→ **TRECHO DO TEXTO**:
Mas os investidores não têm qualquer ideia dos prazos envolvidos. Seriam US$ 200 bilhões em quatro anos ou mais, considerando que Trump exigia US$ 50 bilhões em aquisições de produtos agrícolas por ano da China?
Até que se saibam os detalhes, o melhor para os investidores de commodities é manter as expectativas baixas em relação ao acordo, mesmo que os mercados acionários continuem em clima de festa. As ações abriram em alta na Ásia nesta segunda-feira, preparando o terreno para a alta das ações europeias e a continuidade do rali em Wall Street, que atingiu máximas recordes novamente na sexta-feira, antes de se consolidarem.
Os preços das commodities, no entanto, praticamente não se mexeram até o momento em que escrevo. O West Texas Intermediate, referência do petróleo nos EUA, subia 2 centavos, a US$ 59,05 no início do pregão em Cingapura, permanecendo bem abaixo da marca altista de US$ 60.
O Brent, referência mundial do petróleo, caía 3 centavos, a US$ 64,95, ficando abaixo do suporte de US$ 65.
Petróleo deve cair ou permanecer estável
“Por enquanto, vejo a continuidade do cenário de baixa no WTI”, afirmou Scott Shelton, corretor de futuros de energia na ICAP, em Durham, em uma nota na sexta-feira, dizendo ainda:
“No Brent, acredito que há sinais de que o mercado possa ver uma força adicional nos spreads. Senão, espero que o mercado permaneça estável."
As primeiras semanas do petróleo em 2020 foram bastante voláteis, diante da possibilidade de uma guerra entre EUA e Irã, mas as tensões rapidamente arrefeceram.
Na primeira sexta-feira do ano, o WTI atingiu as máximas de oito meses acima de US$ 64, enquanto o assassinato do alto general iraniano, Qassem Soleimani, deixou em alerta tanto os EUA quanto o Oriente Médio. O Brent disparou para a máxima de quatro meses, a US$ 71,28, na terça-feira, por causa de especulações de que pudesse haver um acirramento do conflito EUA-Irã.
Mesmo assim, até a sexta-feira seguinte, o WTI apresentava uma desvalorização de 6,4%, registrando sua maior perda semanal em mais de seis meses, depois que Trump evitou responder aos ataques a mísseis de Teerã após a morte de Soleimani.
O Brent derrapou 5,3% na semana, com a eliminação do prêmio de risco no petróleo por causa do conflito EUA-Irã.
Embora o assassinato de Soleimani não tenha impactado diretamente a produção nem a remessa de petróleo, os investidores inicialmente precificaram um elemento de risco maior no mercado. Tanto o Irã quanto o Iraque são membros da Opep e, junto com a Arábia Saudita, respondem por cerca de 40% da produção mundial de petróleo. Na semana passada, os petroleiros deliberadamente evitaram o Estreito de Ormuz perto do Irã, priorizando o lado seguro, segundo operadores.
Disparada nos estoques de petróleo
Para piorar o cenário do petróleo, a disparada no estoque nas últimas duas semanas gerou um acúmulo de combustíveis que não era visto havia um ano.

[Dados de perguntas de raciocínio espacial]
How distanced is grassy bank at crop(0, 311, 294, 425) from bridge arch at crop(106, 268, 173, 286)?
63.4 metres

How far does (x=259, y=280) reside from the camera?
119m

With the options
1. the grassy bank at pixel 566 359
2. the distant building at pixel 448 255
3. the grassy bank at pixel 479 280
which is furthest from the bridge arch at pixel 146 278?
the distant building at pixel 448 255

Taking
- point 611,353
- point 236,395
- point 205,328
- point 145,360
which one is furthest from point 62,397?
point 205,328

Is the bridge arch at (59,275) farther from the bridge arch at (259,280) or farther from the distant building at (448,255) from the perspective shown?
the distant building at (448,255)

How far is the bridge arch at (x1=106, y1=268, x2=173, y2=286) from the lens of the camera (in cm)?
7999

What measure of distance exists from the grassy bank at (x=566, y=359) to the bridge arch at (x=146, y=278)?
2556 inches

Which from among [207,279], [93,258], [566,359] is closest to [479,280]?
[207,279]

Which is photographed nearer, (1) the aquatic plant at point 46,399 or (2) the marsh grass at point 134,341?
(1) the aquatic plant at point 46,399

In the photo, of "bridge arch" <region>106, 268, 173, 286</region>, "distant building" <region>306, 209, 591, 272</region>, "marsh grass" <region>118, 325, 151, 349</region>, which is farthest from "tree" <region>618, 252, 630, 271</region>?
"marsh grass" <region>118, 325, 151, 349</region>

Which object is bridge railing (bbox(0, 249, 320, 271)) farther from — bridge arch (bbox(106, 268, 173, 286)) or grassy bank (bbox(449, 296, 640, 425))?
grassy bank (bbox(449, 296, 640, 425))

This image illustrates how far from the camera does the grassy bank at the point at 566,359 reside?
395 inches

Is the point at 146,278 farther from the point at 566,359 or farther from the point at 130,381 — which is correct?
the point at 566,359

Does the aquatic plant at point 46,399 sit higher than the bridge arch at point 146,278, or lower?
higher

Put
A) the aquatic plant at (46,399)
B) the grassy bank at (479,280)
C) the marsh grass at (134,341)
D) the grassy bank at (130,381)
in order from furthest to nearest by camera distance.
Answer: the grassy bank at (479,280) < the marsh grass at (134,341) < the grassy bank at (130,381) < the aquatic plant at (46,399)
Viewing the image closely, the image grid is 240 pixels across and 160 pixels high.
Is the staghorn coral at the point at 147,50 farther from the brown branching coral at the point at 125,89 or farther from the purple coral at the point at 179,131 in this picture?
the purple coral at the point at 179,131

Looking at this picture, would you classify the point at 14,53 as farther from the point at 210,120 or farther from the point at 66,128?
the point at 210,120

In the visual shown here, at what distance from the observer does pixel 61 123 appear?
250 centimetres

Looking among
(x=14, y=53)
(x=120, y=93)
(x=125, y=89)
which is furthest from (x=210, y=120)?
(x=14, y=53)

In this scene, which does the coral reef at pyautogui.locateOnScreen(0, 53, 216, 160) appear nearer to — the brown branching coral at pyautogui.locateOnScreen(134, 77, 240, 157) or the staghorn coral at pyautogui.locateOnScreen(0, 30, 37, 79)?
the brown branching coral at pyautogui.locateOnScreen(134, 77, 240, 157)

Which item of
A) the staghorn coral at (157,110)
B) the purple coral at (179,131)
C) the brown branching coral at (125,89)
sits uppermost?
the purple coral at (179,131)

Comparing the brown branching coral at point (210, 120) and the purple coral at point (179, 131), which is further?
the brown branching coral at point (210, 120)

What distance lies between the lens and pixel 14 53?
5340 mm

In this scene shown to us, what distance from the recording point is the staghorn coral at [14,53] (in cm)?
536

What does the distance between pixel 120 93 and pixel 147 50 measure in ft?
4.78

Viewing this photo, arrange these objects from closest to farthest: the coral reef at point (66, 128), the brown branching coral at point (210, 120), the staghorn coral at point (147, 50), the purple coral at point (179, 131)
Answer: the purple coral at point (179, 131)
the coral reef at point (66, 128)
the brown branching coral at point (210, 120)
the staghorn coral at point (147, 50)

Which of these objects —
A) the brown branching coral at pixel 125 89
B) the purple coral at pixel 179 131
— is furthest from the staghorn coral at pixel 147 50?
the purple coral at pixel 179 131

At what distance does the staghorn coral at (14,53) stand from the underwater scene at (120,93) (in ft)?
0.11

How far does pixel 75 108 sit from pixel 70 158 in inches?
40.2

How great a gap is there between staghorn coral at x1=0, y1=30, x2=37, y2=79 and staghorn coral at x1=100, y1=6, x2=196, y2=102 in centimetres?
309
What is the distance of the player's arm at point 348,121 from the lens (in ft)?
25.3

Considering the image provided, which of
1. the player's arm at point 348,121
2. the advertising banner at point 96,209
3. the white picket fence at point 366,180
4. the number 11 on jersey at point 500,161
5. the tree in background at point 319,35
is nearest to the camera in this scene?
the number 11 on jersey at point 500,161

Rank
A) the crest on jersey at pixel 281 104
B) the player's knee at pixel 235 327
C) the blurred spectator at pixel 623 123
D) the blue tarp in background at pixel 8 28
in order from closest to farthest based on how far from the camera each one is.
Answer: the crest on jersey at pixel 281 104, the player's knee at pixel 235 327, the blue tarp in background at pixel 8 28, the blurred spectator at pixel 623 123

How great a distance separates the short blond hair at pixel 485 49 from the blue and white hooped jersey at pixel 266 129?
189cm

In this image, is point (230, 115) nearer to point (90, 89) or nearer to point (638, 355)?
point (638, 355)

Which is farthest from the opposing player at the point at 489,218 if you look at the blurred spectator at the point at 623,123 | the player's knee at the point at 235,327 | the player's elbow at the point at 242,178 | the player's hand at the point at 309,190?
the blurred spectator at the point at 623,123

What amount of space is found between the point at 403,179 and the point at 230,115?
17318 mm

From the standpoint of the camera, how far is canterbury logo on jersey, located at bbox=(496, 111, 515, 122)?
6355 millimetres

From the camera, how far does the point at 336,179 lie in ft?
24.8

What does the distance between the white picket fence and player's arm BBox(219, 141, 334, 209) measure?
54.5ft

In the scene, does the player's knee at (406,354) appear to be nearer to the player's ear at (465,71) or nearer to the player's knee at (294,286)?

→ **TAREFA**: Troque "Cingapura" por "Hong Kong" na passagem do texto sobre os preços do petróleo que vai de "Os preços das" até "suporte de US$ 65.", inclusive, e apresente a passagem resultante.

→ **RESULTADO DO EXERCÍCIO**:
Os preços das commodities, no entanto, praticamente não se mexeram até o momento em que escrevo. O West Texas Intermediate, referência do petróleo nos EUA, subia 2 centavos, a US$ 59,05 no início do pregão em Hong Kong, permanecendo bem abaixo da marca altista de US$ 60.
O Brent, referência mundial do petróleo, caía 3 centavos, a US$ 64,95, ficando abaixo do suporte de US$ 65.